I have tried navigating in the Vietnamese mode but I could swear the layout and options are different.

That definitely used to be the case on certain cash machines around here. The default English layout had intrusive adverts and graphics, the Welsh was simple and uncluttered. Not so much these days.

It's amazing how many cashpoints and self-service supermarket tills are still English-only. There are exceptions that offer Welsh and usually at least one other language (Polish used to be common) but it's far from being the majority as far as I can see.

M.

Lazlo Woodbine

If one of my colleagues ever saw an unattended, unlocked computer, he would do a google image search for something random and rude, then lock the computer.

As we work in a school, leaving an unlocked computer anywhere near students is an incredibly foolish idea, but some people took a long time learning their lesson, and in the meantime would unlock their computers to find images that were not always totally safe for work...

ctrl-alt-del

Bebu sa Ware

I remember that sequence was called the Secure Attention Key (SAK) under NT4.

I think it was originally a mainframe thing but the idea was the SAK was certain to get you back to the monitor etc and could not be reassigned or intercepted.

I don't think that was necessarily true of later Windows.

I guess if you don't use a SAK secured screen locker you get the SACK.

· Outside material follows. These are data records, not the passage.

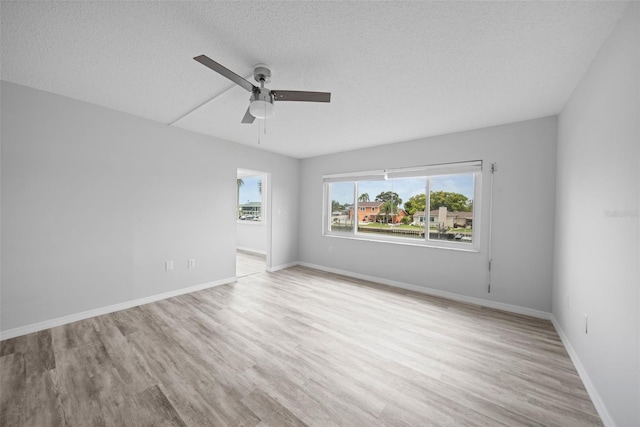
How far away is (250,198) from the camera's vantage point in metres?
7.02

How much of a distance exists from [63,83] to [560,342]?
18.4 feet

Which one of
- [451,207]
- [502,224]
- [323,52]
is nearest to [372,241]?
[451,207]

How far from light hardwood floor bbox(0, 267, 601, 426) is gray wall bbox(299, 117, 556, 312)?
45cm

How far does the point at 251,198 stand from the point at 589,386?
691 centimetres

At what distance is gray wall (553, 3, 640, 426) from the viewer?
125 cm

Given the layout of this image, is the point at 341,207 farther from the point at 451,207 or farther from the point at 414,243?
the point at 451,207

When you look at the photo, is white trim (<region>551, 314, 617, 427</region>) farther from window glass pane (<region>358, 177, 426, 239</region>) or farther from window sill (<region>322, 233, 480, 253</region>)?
window glass pane (<region>358, 177, 426, 239</region>)

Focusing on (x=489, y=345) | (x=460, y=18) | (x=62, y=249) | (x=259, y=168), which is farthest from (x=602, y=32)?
(x=62, y=249)

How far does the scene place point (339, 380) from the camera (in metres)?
1.78

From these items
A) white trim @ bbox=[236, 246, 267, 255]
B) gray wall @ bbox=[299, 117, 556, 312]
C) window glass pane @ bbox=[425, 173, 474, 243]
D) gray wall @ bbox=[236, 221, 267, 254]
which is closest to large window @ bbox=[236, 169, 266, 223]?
gray wall @ bbox=[236, 221, 267, 254]

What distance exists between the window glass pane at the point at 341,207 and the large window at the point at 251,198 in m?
2.46

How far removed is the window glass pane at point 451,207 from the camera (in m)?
3.46

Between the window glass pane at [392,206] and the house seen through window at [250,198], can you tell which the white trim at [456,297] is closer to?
the window glass pane at [392,206]

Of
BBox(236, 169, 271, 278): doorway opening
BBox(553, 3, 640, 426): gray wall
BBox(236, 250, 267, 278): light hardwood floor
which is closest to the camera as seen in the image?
BBox(553, 3, 640, 426): gray wall
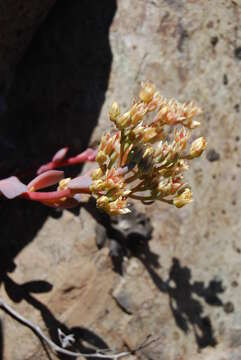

FWIW Poettering's Systemd 257 introduced ctrl-alt-shift-esc for this purpose.

Back on the Ark...

Anonymous Coward

Before PCs were commonplace in offices (in fact, when offices had shared phones), the place I worked had a strict clear desk policy. We worked with confidential drawing and specifications but, since we worked closely with the manufacturing areas, the office wasn't within the more secure part of the site. There were always staff present during the day and visitors weren't allowed to roam free, but when you left for home at the end of the day, your desk had to be clear - by that I mean NOTHING on it. All paperwork, including filing trays, had to be put into secure cabinets, the keys of which were taken away by security. Desks drawers had to be locked, too, but only personal belongings were allowed to be kept in them. If you didn't clear your desk before leaving, it would be cleared for you - and you would have to report to the department head to explain why you were about to go to security to reclaim your work. One strike and it was a verbal blasting, two strikes and you said goodbye to any annual bonus, three and it was external redeployment!

Around 1986 ...

jake

... I put together a "screensaver" image for Sun gear that made the screen look like it had a couple of bullet holes in it. I occasionally deployed it on workstations where the user (engineer) had walked away, leaving himself logged in. Quite realistic on the colo(u)r Trinitrons of the day ... realistic enough to draw many a scream of "What the FUCK‽‽‽‽" from people who should know better.

One of my colleagues got physical

Will Godfrey

Many years ago in the CRT days, he took the back off one. Loosened the scan coil clamp and slightly rotated them, then put everything back together. The individual who's machine that was done to was a general pain in the arse to just about everyone in the company - including the maintenance bods, so it took a surprisingly long time to find and fix the erm... fault.

What is status?
Status is when the President calls you for your opinion.

Uh, no...
Status is when the President calls you in to discuss a
problem with him.

Uh, that still ain't right...
STATUS is when you're in the Oval Office talking to the President,
and the phone rings. The President picks it up, listens for a
minute, and hands it to you, saying, "It's for you."